Residential Care Facilities: A Key Sector in the Spectrum of Long-term Care Providers in the United States. Data Sources and Methods


Facility data from the 2010 National Survey of Residential Care Facilities (NSRCF), conducted by the Centers for Disease Control and Prevention’s National Center for Health Statistics, Division of Health Care Statistics, were used for these analyses. To be eligible for the study, RCFs must be licensed, registered, listed, certified, or otherwise regulated by the state; have four or more licensed, certified, or registered beds; have at least one resident currently living in the facility; and provide room and board with at least two meals a day, around-the-clock on-site supervision, and help with personal care such as bathing and dressing or health-related services such as medication management. These facilities serve a predominantly adult population. Facilities licensed to serve the mentally ill or developmentally disabled populations exclusively are excluded. Nursing homes are also excluded unless they have a unit or wing meeting the above definition and residents can be separately enumerated.
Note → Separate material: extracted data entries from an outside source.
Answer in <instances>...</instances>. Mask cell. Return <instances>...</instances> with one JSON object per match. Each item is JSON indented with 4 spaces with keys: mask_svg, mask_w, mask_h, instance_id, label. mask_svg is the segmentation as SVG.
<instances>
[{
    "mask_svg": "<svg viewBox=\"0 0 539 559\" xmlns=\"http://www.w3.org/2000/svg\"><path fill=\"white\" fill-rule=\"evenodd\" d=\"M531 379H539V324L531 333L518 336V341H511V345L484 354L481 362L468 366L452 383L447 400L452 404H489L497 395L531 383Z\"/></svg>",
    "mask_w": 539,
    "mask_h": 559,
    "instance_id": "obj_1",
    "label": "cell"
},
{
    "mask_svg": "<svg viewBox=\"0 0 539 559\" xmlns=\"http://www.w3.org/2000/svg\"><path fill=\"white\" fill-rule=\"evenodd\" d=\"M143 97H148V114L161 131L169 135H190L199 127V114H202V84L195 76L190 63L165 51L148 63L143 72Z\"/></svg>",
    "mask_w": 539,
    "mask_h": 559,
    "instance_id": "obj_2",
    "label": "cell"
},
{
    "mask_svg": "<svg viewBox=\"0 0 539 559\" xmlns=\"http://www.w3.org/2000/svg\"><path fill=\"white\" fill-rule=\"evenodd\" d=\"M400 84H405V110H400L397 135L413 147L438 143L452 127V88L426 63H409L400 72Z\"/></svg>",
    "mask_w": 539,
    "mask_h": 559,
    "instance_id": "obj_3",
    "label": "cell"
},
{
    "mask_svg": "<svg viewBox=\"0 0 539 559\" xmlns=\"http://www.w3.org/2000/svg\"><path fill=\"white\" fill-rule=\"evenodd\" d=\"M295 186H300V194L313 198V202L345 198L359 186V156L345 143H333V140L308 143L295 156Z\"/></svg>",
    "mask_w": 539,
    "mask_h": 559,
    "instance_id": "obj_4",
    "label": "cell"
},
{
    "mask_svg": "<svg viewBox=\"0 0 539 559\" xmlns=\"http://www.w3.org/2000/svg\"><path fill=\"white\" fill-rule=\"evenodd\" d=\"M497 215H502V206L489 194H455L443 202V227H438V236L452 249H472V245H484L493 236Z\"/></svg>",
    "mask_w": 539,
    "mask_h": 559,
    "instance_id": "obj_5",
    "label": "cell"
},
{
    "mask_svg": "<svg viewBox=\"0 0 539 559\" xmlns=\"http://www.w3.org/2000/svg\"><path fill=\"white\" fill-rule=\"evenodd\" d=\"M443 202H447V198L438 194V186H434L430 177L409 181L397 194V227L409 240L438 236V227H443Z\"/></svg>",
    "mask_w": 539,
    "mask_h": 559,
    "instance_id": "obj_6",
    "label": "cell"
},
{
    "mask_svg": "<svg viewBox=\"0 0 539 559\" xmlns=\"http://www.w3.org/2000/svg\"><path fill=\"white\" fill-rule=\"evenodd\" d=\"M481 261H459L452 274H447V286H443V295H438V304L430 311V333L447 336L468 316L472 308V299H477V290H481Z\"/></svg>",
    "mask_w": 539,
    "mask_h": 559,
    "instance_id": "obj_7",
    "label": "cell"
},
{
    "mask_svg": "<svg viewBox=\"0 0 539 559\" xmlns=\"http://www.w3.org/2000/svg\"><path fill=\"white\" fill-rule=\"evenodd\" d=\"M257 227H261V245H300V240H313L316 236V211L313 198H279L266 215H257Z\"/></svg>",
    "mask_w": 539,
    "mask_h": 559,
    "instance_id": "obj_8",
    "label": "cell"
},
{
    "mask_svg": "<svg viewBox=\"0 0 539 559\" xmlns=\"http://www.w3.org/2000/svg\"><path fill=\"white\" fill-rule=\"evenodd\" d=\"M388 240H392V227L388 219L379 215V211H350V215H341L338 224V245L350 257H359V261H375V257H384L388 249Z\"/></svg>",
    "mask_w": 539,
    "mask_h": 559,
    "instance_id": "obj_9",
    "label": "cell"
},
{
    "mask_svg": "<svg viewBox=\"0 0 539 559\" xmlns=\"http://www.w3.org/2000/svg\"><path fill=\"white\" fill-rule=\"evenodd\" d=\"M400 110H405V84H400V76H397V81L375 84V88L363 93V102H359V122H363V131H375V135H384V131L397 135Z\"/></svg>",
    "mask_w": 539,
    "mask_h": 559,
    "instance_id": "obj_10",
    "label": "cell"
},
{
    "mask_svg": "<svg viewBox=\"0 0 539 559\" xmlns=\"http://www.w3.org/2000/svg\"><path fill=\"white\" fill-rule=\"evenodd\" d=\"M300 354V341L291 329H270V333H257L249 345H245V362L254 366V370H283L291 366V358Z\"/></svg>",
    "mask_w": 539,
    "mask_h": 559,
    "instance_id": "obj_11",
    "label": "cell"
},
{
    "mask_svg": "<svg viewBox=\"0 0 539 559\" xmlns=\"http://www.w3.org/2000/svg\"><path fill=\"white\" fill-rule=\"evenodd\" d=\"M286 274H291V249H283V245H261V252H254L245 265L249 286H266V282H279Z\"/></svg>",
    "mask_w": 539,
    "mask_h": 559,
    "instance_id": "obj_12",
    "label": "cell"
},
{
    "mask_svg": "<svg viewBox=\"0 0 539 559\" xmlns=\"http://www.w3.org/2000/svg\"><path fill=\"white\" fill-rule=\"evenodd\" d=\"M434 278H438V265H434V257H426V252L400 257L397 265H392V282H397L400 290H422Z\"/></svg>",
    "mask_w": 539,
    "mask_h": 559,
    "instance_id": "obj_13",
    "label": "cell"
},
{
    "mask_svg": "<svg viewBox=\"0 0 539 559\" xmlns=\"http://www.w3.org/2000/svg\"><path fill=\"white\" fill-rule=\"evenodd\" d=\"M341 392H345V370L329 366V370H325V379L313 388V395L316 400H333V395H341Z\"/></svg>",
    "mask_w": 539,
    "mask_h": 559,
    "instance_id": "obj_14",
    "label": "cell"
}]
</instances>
The 2010 NSRCF used a stratified two-stage probability sample design. The first stage was the selection of RCFs from the sampling frame representing the universe of RCFs. The second stage was the selection of current residents. For the 2010 NSRCF, 3,605 RCFs were sampled with probability proportional to facility size. Interviews were completed with 2,302 facilities, for a first-stage facility unweighted response rate of 79% and a weighted response rate (for differential probabilities of selection) of 81%. Highlights about residents in RCFs will be provided in a forthcoming report. More details about sampling design and data collection are available elsewhere (8).
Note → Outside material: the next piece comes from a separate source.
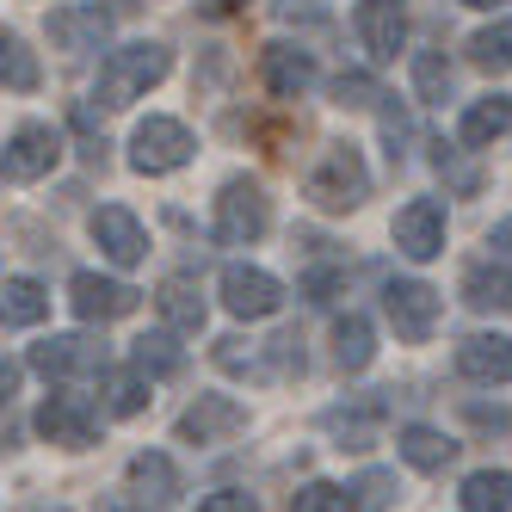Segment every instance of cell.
<instances>
[{"label": "cell", "instance_id": "cell-30", "mask_svg": "<svg viewBox=\"0 0 512 512\" xmlns=\"http://www.w3.org/2000/svg\"><path fill=\"white\" fill-rule=\"evenodd\" d=\"M0 81L19 93L38 87V62H31V50H19V38H0Z\"/></svg>", "mask_w": 512, "mask_h": 512}, {"label": "cell", "instance_id": "cell-32", "mask_svg": "<svg viewBox=\"0 0 512 512\" xmlns=\"http://www.w3.org/2000/svg\"><path fill=\"white\" fill-rule=\"evenodd\" d=\"M346 494H358L352 506H371V512H383V506H389L401 488H395V475H383V469H364V475H358V488H346Z\"/></svg>", "mask_w": 512, "mask_h": 512}, {"label": "cell", "instance_id": "cell-1", "mask_svg": "<svg viewBox=\"0 0 512 512\" xmlns=\"http://www.w3.org/2000/svg\"><path fill=\"white\" fill-rule=\"evenodd\" d=\"M161 75H167V50L142 38V44H124V50H112V56H105V68H99V87H93V93H99V105H112V112H118V105H130V99H142V93H149Z\"/></svg>", "mask_w": 512, "mask_h": 512}, {"label": "cell", "instance_id": "cell-2", "mask_svg": "<svg viewBox=\"0 0 512 512\" xmlns=\"http://www.w3.org/2000/svg\"><path fill=\"white\" fill-rule=\"evenodd\" d=\"M309 198H315V210H334V216L358 210L364 198H371V173H364L352 142H334V149L321 155V167L309 173Z\"/></svg>", "mask_w": 512, "mask_h": 512}, {"label": "cell", "instance_id": "cell-29", "mask_svg": "<svg viewBox=\"0 0 512 512\" xmlns=\"http://www.w3.org/2000/svg\"><path fill=\"white\" fill-rule=\"evenodd\" d=\"M142 408H149V377H142L136 364H130V371L112 377V414L130 420V414H142Z\"/></svg>", "mask_w": 512, "mask_h": 512}, {"label": "cell", "instance_id": "cell-24", "mask_svg": "<svg viewBox=\"0 0 512 512\" xmlns=\"http://www.w3.org/2000/svg\"><path fill=\"white\" fill-rule=\"evenodd\" d=\"M401 457H408L414 469H426V475H438V469L457 457V445L438 426H408V432H401Z\"/></svg>", "mask_w": 512, "mask_h": 512}, {"label": "cell", "instance_id": "cell-39", "mask_svg": "<svg viewBox=\"0 0 512 512\" xmlns=\"http://www.w3.org/2000/svg\"><path fill=\"white\" fill-rule=\"evenodd\" d=\"M463 7H494V0H463Z\"/></svg>", "mask_w": 512, "mask_h": 512}, {"label": "cell", "instance_id": "cell-15", "mask_svg": "<svg viewBox=\"0 0 512 512\" xmlns=\"http://www.w3.org/2000/svg\"><path fill=\"white\" fill-rule=\"evenodd\" d=\"M105 38H112V13L105 7H56L50 13V44L81 56V50H99Z\"/></svg>", "mask_w": 512, "mask_h": 512}, {"label": "cell", "instance_id": "cell-11", "mask_svg": "<svg viewBox=\"0 0 512 512\" xmlns=\"http://www.w3.org/2000/svg\"><path fill=\"white\" fill-rule=\"evenodd\" d=\"M395 247L408 260H438L445 253V204L438 198H414L395 210Z\"/></svg>", "mask_w": 512, "mask_h": 512}, {"label": "cell", "instance_id": "cell-25", "mask_svg": "<svg viewBox=\"0 0 512 512\" xmlns=\"http://www.w3.org/2000/svg\"><path fill=\"white\" fill-rule=\"evenodd\" d=\"M463 512H512V475L506 469H475L463 482Z\"/></svg>", "mask_w": 512, "mask_h": 512}, {"label": "cell", "instance_id": "cell-22", "mask_svg": "<svg viewBox=\"0 0 512 512\" xmlns=\"http://www.w3.org/2000/svg\"><path fill=\"white\" fill-rule=\"evenodd\" d=\"M371 358H377L371 321H364V315H340L334 321V364H340V371H364Z\"/></svg>", "mask_w": 512, "mask_h": 512}, {"label": "cell", "instance_id": "cell-27", "mask_svg": "<svg viewBox=\"0 0 512 512\" xmlns=\"http://www.w3.org/2000/svg\"><path fill=\"white\" fill-rule=\"evenodd\" d=\"M130 358H136V371H142V377H173L179 364H186V352L173 346V334H142Z\"/></svg>", "mask_w": 512, "mask_h": 512}, {"label": "cell", "instance_id": "cell-12", "mask_svg": "<svg viewBox=\"0 0 512 512\" xmlns=\"http://www.w3.org/2000/svg\"><path fill=\"white\" fill-rule=\"evenodd\" d=\"M68 303H75L81 321H118L142 303L136 284H118V278H99V272H75V284H68Z\"/></svg>", "mask_w": 512, "mask_h": 512}, {"label": "cell", "instance_id": "cell-7", "mask_svg": "<svg viewBox=\"0 0 512 512\" xmlns=\"http://www.w3.org/2000/svg\"><path fill=\"white\" fill-rule=\"evenodd\" d=\"M31 371L50 377V383L105 377V346H99V340H81V334H56V340H44V346H31Z\"/></svg>", "mask_w": 512, "mask_h": 512}, {"label": "cell", "instance_id": "cell-14", "mask_svg": "<svg viewBox=\"0 0 512 512\" xmlns=\"http://www.w3.org/2000/svg\"><path fill=\"white\" fill-rule=\"evenodd\" d=\"M93 241L105 247V260H112V266H142V260H149V235H142V223L124 204L93 210Z\"/></svg>", "mask_w": 512, "mask_h": 512}, {"label": "cell", "instance_id": "cell-17", "mask_svg": "<svg viewBox=\"0 0 512 512\" xmlns=\"http://www.w3.org/2000/svg\"><path fill=\"white\" fill-rule=\"evenodd\" d=\"M130 494L142 500V506H173L179 500V469H173V457H161V451H136L130 457Z\"/></svg>", "mask_w": 512, "mask_h": 512}, {"label": "cell", "instance_id": "cell-19", "mask_svg": "<svg viewBox=\"0 0 512 512\" xmlns=\"http://www.w3.org/2000/svg\"><path fill=\"white\" fill-rule=\"evenodd\" d=\"M266 87H272L278 99L309 93V87H315V56H309V50H290V44H272V50H266Z\"/></svg>", "mask_w": 512, "mask_h": 512}, {"label": "cell", "instance_id": "cell-23", "mask_svg": "<svg viewBox=\"0 0 512 512\" xmlns=\"http://www.w3.org/2000/svg\"><path fill=\"white\" fill-rule=\"evenodd\" d=\"M155 303H161V315H167V327H173V334H198V327H204V315H210V309H204V297H198V290H192L186 278H167Z\"/></svg>", "mask_w": 512, "mask_h": 512}, {"label": "cell", "instance_id": "cell-18", "mask_svg": "<svg viewBox=\"0 0 512 512\" xmlns=\"http://www.w3.org/2000/svg\"><path fill=\"white\" fill-rule=\"evenodd\" d=\"M463 303L482 315H512V266L506 260H482L463 272Z\"/></svg>", "mask_w": 512, "mask_h": 512}, {"label": "cell", "instance_id": "cell-35", "mask_svg": "<svg viewBox=\"0 0 512 512\" xmlns=\"http://www.w3.org/2000/svg\"><path fill=\"white\" fill-rule=\"evenodd\" d=\"M198 512H260V506H253V494H241V488H223V494H210Z\"/></svg>", "mask_w": 512, "mask_h": 512}, {"label": "cell", "instance_id": "cell-33", "mask_svg": "<svg viewBox=\"0 0 512 512\" xmlns=\"http://www.w3.org/2000/svg\"><path fill=\"white\" fill-rule=\"evenodd\" d=\"M432 167L445 173L457 192H475V179H482V173H475V167H469V161H463V155L451 149V142H432Z\"/></svg>", "mask_w": 512, "mask_h": 512}, {"label": "cell", "instance_id": "cell-9", "mask_svg": "<svg viewBox=\"0 0 512 512\" xmlns=\"http://www.w3.org/2000/svg\"><path fill=\"white\" fill-rule=\"evenodd\" d=\"M247 426V408L235 395H198L186 414H179V445H223Z\"/></svg>", "mask_w": 512, "mask_h": 512}, {"label": "cell", "instance_id": "cell-16", "mask_svg": "<svg viewBox=\"0 0 512 512\" xmlns=\"http://www.w3.org/2000/svg\"><path fill=\"white\" fill-rule=\"evenodd\" d=\"M457 371L469 383H512V340L506 334H469L457 346Z\"/></svg>", "mask_w": 512, "mask_h": 512}, {"label": "cell", "instance_id": "cell-34", "mask_svg": "<svg viewBox=\"0 0 512 512\" xmlns=\"http://www.w3.org/2000/svg\"><path fill=\"white\" fill-rule=\"evenodd\" d=\"M334 99H340V105H352V112H364V105H377L383 93H377V81H371V75H340V81H334Z\"/></svg>", "mask_w": 512, "mask_h": 512}, {"label": "cell", "instance_id": "cell-37", "mask_svg": "<svg viewBox=\"0 0 512 512\" xmlns=\"http://www.w3.org/2000/svg\"><path fill=\"white\" fill-rule=\"evenodd\" d=\"M494 260L512 266V216H506V223H494Z\"/></svg>", "mask_w": 512, "mask_h": 512}, {"label": "cell", "instance_id": "cell-36", "mask_svg": "<svg viewBox=\"0 0 512 512\" xmlns=\"http://www.w3.org/2000/svg\"><path fill=\"white\" fill-rule=\"evenodd\" d=\"M13 395H19V364L0 358V401H13Z\"/></svg>", "mask_w": 512, "mask_h": 512}, {"label": "cell", "instance_id": "cell-13", "mask_svg": "<svg viewBox=\"0 0 512 512\" xmlns=\"http://www.w3.org/2000/svg\"><path fill=\"white\" fill-rule=\"evenodd\" d=\"M38 432L50 438V445H68V451H87L99 438V414L87 408L81 395H50L38 408Z\"/></svg>", "mask_w": 512, "mask_h": 512}, {"label": "cell", "instance_id": "cell-21", "mask_svg": "<svg viewBox=\"0 0 512 512\" xmlns=\"http://www.w3.org/2000/svg\"><path fill=\"white\" fill-rule=\"evenodd\" d=\"M44 315H50V297H44L38 278H7L0 284V321L7 327H38Z\"/></svg>", "mask_w": 512, "mask_h": 512}, {"label": "cell", "instance_id": "cell-38", "mask_svg": "<svg viewBox=\"0 0 512 512\" xmlns=\"http://www.w3.org/2000/svg\"><path fill=\"white\" fill-rule=\"evenodd\" d=\"M99 512H149V506H142V500H105Z\"/></svg>", "mask_w": 512, "mask_h": 512}, {"label": "cell", "instance_id": "cell-20", "mask_svg": "<svg viewBox=\"0 0 512 512\" xmlns=\"http://www.w3.org/2000/svg\"><path fill=\"white\" fill-rule=\"evenodd\" d=\"M512 130V99L494 93V99H475L463 112V149H488V142H500Z\"/></svg>", "mask_w": 512, "mask_h": 512}, {"label": "cell", "instance_id": "cell-5", "mask_svg": "<svg viewBox=\"0 0 512 512\" xmlns=\"http://www.w3.org/2000/svg\"><path fill=\"white\" fill-rule=\"evenodd\" d=\"M192 149L198 142L179 118H142L136 136H130V167L136 173H173V167L192 161Z\"/></svg>", "mask_w": 512, "mask_h": 512}, {"label": "cell", "instance_id": "cell-8", "mask_svg": "<svg viewBox=\"0 0 512 512\" xmlns=\"http://www.w3.org/2000/svg\"><path fill=\"white\" fill-rule=\"evenodd\" d=\"M284 303V284L260 266H223V309L235 321H266Z\"/></svg>", "mask_w": 512, "mask_h": 512}, {"label": "cell", "instance_id": "cell-6", "mask_svg": "<svg viewBox=\"0 0 512 512\" xmlns=\"http://www.w3.org/2000/svg\"><path fill=\"white\" fill-rule=\"evenodd\" d=\"M56 161H62V136L50 124H25L7 149H0V179H7V186H31V179H44Z\"/></svg>", "mask_w": 512, "mask_h": 512}, {"label": "cell", "instance_id": "cell-28", "mask_svg": "<svg viewBox=\"0 0 512 512\" xmlns=\"http://www.w3.org/2000/svg\"><path fill=\"white\" fill-rule=\"evenodd\" d=\"M414 93L426 105H445L451 99V62H445V50H420L414 56Z\"/></svg>", "mask_w": 512, "mask_h": 512}, {"label": "cell", "instance_id": "cell-3", "mask_svg": "<svg viewBox=\"0 0 512 512\" xmlns=\"http://www.w3.org/2000/svg\"><path fill=\"white\" fill-rule=\"evenodd\" d=\"M272 229V204H266V186L260 179H229L223 192H216V241L229 247H247Z\"/></svg>", "mask_w": 512, "mask_h": 512}, {"label": "cell", "instance_id": "cell-10", "mask_svg": "<svg viewBox=\"0 0 512 512\" xmlns=\"http://www.w3.org/2000/svg\"><path fill=\"white\" fill-rule=\"evenodd\" d=\"M352 25H358L364 50H371L377 62H395L401 50H408V7H401V0H358Z\"/></svg>", "mask_w": 512, "mask_h": 512}, {"label": "cell", "instance_id": "cell-26", "mask_svg": "<svg viewBox=\"0 0 512 512\" xmlns=\"http://www.w3.org/2000/svg\"><path fill=\"white\" fill-rule=\"evenodd\" d=\"M469 62L488 68V75H506V68H512V19L475 31V38H469Z\"/></svg>", "mask_w": 512, "mask_h": 512}, {"label": "cell", "instance_id": "cell-31", "mask_svg": "<svg viewBox=\"0 0 512 512\" xmlns=\"http://www.w3.org/2000/svg\"><path fill=\"white\" fill-rule=\"evenodd\" d=\"M290 512H358V506H352V494L334 488V482H309V488H297Z\"/></svg>", "mask_w": 512, "mask_h": 512}, {"label": "cell", "instance_id": "cell-4", "mask_svg": "<svg viewBox=\"0 0 512 512\" xmlns=\"http://www.w3.org/2000/svg\"><path fill=\"white\" fill-rule=\"evenodd\" d=\"M383 315H389V327H395L408 346H420V340L438 334V315H445V303H438L432 284H420V278H395V284H383Z\"/></svg>", "mask_w": 512, "mask_h": 512}]
</instances>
Two other data sources were used to compare the supply of residential care beds with that of nursing home beds per 1,000 persons aged 85 and over included in the Summary. 2010 Census Summary File 1 was used to estimate the number of persons aged 85 and over in the United States. Centers for Medicare & Medicaid Services Online Survey, Certification and Reporting (CMS OSCAR) data of December 2010 were used for the number of nursing home beds in the United States.
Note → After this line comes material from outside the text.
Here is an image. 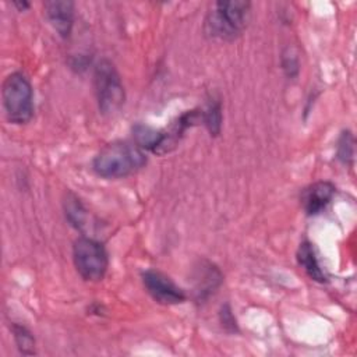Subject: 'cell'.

Differences among subgroups were evaluated using chi-square and t tests. If chi-square tests were statistically significant, a post hoc t-test procedure was used to make pairwise comparisons of different facility sizes (Figures 1-3, 5, and 6). Significant results from the post hoc procedure are reported here. Differences between regions were evaluated with t tests for rates per 1,000 persons aged 85 and over (Figure 4). All significance tests were two-sided using p < 0.05 as the level of significance. Terms such as “no significant differences” are used to denote that the estimates being compared are not significantly different statistically. The difference between any two estimates is mentioned in the text only if it is statistically significant. Lack of comment regarding the difference between any two statistics does not necessarily suggest that the difference was tested and found not to be statistically significant. In addition, a weighted least-squares technique was used (9) to test linear trends across four facility sizes. A downward or upward trend is mentioned if it is statistically significant. Data analyses were performed using the SAS-callable SUDAAN version 10.0 statistical package (10). Cases with missing data were excluded from the analyses on a variable-by-variable basis. Variables used in this report had a weighted percentage of cases with missing data between 0.1% and 0.6%. Because estimates were rounded, individual estimates may not sum to totals.